Dentro de este sector social, hay 4,1 millones de personas en situación de exclusión social severa, dentro del cual existe un grupo que suma 1,8 millones de personas (600.000 había en 2007), que acumulan tal cantidad de dificultades, y de tal gravedad, que exigirían de una intervención urgente, profunda e intensa en recursos para garantizarles su acceso a una vida mínimamente digna.
Las causas de la desigualdad social
En primer lugar, la vivienda es un motor elemental de la desigualdad
En los últimos dos años el alquiler ha subido un 30%. Dos millones de personas viven con la incertidumbre de quedarse sin vivienda. El 11% de la población vive bajo el umbral de la pobreza severa, una vez descontados los gastos o deudas relacionadas con el pago de la vivienda y los suministros de la misma.

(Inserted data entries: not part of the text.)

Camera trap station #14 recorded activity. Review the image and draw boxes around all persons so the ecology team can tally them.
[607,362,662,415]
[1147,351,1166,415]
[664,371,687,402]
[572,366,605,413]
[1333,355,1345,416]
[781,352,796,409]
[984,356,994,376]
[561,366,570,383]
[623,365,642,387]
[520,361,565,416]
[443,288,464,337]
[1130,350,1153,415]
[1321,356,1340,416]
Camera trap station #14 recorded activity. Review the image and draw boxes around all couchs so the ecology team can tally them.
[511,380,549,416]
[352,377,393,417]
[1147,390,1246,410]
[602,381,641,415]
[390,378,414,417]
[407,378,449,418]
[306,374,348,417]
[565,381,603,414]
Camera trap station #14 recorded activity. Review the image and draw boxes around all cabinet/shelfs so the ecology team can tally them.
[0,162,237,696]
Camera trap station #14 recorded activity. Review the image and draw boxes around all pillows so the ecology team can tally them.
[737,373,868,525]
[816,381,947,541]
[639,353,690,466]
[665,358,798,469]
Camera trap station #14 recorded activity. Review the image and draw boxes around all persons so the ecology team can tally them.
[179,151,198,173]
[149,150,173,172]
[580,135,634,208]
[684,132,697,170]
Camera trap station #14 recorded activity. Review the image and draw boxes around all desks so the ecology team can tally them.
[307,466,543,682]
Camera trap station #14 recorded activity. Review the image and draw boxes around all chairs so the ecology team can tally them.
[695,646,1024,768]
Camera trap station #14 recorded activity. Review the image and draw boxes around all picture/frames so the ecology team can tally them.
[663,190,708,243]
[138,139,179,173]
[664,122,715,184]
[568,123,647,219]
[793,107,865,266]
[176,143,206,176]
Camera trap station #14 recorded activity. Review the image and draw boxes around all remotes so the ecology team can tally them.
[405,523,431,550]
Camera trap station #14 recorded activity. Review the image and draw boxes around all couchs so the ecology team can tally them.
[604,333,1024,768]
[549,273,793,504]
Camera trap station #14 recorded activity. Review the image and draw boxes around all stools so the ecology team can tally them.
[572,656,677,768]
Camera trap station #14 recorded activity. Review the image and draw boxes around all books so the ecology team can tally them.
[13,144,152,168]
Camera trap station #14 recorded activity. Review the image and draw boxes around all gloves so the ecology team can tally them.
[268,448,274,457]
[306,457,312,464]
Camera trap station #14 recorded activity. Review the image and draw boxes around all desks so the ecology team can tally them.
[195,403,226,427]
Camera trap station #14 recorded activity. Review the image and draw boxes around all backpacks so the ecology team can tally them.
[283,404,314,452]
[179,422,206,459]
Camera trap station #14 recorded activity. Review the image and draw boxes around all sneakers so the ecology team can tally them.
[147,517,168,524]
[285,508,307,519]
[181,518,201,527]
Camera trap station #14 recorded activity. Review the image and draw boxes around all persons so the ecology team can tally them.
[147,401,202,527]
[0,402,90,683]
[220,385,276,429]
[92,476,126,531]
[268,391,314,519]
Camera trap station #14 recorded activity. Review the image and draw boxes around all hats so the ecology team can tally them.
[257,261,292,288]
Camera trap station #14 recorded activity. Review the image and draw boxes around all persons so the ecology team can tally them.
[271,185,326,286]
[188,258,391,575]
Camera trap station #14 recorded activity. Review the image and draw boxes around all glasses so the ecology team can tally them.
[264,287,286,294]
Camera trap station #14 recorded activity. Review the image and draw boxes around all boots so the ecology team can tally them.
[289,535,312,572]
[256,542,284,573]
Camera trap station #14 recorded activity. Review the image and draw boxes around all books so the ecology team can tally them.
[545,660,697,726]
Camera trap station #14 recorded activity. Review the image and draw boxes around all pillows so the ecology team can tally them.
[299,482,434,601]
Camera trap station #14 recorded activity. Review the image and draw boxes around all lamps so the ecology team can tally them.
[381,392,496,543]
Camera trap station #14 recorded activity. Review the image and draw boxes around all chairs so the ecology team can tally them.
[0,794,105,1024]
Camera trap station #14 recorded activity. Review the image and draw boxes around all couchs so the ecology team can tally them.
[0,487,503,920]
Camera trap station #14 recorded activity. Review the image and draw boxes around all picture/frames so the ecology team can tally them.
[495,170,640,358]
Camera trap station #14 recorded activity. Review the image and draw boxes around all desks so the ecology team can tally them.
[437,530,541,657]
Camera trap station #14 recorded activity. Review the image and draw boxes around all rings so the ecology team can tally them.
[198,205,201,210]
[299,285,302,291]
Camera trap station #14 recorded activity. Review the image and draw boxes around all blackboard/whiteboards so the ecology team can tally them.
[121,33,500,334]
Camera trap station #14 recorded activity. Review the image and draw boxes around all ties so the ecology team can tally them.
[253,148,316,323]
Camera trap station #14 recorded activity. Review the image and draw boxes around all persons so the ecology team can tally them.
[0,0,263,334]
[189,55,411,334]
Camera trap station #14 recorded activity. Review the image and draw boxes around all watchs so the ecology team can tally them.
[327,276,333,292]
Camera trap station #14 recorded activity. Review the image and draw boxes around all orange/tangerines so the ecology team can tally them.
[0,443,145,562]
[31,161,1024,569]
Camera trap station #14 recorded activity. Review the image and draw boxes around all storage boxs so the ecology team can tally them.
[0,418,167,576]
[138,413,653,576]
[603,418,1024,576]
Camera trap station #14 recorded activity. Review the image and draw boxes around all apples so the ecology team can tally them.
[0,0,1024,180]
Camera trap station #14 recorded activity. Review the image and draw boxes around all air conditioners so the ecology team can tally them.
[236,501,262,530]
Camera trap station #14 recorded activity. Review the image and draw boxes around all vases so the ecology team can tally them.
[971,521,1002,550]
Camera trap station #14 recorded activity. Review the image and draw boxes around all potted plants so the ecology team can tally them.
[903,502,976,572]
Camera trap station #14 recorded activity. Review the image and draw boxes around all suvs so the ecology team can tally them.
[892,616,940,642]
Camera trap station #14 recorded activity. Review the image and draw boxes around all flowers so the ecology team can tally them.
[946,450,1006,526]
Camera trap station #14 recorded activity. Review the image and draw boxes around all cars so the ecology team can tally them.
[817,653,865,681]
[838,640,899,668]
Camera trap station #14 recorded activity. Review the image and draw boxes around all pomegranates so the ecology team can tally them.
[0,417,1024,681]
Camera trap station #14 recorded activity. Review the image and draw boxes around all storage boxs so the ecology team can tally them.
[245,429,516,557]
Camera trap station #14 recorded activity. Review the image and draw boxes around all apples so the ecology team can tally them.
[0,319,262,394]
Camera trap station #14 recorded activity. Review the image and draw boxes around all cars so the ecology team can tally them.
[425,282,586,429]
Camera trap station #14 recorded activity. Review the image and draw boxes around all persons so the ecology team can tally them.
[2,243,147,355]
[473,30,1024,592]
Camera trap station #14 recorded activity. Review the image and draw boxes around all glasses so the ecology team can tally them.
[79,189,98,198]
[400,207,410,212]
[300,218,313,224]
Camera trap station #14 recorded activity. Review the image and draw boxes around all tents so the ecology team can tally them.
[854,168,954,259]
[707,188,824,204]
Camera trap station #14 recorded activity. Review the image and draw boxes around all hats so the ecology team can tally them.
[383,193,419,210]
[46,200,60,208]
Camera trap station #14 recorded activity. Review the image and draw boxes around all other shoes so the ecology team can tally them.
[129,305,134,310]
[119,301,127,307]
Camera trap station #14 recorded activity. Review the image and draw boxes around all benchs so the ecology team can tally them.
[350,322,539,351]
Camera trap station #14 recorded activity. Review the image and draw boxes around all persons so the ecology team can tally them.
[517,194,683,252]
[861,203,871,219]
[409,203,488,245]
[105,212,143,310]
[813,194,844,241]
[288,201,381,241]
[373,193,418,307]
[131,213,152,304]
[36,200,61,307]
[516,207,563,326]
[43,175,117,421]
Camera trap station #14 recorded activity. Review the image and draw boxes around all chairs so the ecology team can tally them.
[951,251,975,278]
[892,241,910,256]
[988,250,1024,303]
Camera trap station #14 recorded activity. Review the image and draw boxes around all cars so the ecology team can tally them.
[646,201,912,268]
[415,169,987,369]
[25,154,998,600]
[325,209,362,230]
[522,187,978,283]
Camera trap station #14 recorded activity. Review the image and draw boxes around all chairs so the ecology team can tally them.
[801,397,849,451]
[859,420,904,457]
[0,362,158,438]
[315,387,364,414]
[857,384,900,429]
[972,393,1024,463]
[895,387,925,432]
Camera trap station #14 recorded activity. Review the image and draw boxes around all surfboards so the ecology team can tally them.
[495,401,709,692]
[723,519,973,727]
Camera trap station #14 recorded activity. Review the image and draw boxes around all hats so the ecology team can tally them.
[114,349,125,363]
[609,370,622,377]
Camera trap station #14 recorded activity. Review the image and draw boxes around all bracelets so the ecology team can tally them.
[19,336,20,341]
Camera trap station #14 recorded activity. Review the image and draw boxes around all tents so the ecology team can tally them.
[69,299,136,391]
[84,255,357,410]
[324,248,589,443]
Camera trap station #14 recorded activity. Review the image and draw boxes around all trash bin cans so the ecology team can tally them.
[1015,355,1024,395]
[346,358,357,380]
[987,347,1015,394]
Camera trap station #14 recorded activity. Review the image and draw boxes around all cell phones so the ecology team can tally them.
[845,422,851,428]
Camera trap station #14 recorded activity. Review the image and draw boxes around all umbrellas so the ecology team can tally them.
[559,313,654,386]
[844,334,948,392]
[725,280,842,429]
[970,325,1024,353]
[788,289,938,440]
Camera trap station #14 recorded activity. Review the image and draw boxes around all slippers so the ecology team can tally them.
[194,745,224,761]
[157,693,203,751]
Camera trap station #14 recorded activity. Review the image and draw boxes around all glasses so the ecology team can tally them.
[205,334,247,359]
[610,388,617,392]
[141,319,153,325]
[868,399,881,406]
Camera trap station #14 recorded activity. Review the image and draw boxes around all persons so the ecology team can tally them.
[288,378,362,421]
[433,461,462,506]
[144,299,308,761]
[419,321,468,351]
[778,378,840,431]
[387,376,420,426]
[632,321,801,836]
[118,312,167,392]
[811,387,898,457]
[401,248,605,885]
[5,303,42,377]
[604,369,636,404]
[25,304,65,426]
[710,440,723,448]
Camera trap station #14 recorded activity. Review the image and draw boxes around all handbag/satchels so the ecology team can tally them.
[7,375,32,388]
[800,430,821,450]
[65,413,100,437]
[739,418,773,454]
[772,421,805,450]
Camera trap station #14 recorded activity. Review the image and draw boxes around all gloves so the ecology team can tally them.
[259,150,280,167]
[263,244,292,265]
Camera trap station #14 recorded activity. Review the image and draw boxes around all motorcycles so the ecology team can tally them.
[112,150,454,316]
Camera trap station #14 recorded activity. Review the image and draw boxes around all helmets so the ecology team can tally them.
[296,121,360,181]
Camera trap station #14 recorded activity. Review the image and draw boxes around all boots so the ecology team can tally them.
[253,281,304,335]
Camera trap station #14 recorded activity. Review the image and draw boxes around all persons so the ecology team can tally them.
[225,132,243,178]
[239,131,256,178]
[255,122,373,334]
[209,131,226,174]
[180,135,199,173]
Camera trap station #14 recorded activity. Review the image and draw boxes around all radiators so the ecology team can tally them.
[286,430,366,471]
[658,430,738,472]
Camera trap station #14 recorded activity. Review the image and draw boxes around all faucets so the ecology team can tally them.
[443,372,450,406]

La segunda causa es precariedad laboral
El 14% de las personas que trabajan están en exclusión social.
Uno de cada tres contratos temporales dura menos de siete días.
El 15,1% de los hogares sufre inestabilidad laboral grave (son hogares en los que la persona principal ha pasado por 6 o más contratos, o por 3 o más empresas, o ha estado 3 o más meses en desempleo durante el último año).
Aunque se ha conseguido reducir la exclusión por el empleo en un 42%, 1 de cada 4 personas activas del conjunto de la población se encuentran en situación de exclusión del empleo. Si miramos solamente a las personas en exclusión social, serían 1 de cada 2.
El 20% de las personas en hogares con al menos una persona desempleada no ha realizado ninguna formación ocupacional en el último año.
La tercera causa son los riesgos frente a la salud
La exclusión social y no la pobreza monetaria tiende a duplicarse en las personas con discapacidad. El 30% de ellas se encuentran en situación de exclusión social y un 16% en exclusión social severa, el doble que las personas sin discapacidad.
El 8,8% de la población ha dejado de comprar medicinas, seguir tratamientos o dietas por problemas económicos.
El 15% de la población no puede acceder a un tratamiento bucodental porque no se lo puede permitir.
Daniel y Manuel son los nombres propios de esas cifras anónimas que nos sobrecogen, que conviven con nosotros entre la deshumanización de las ciudades. Para mí se han convertido en mis ángeles del parking.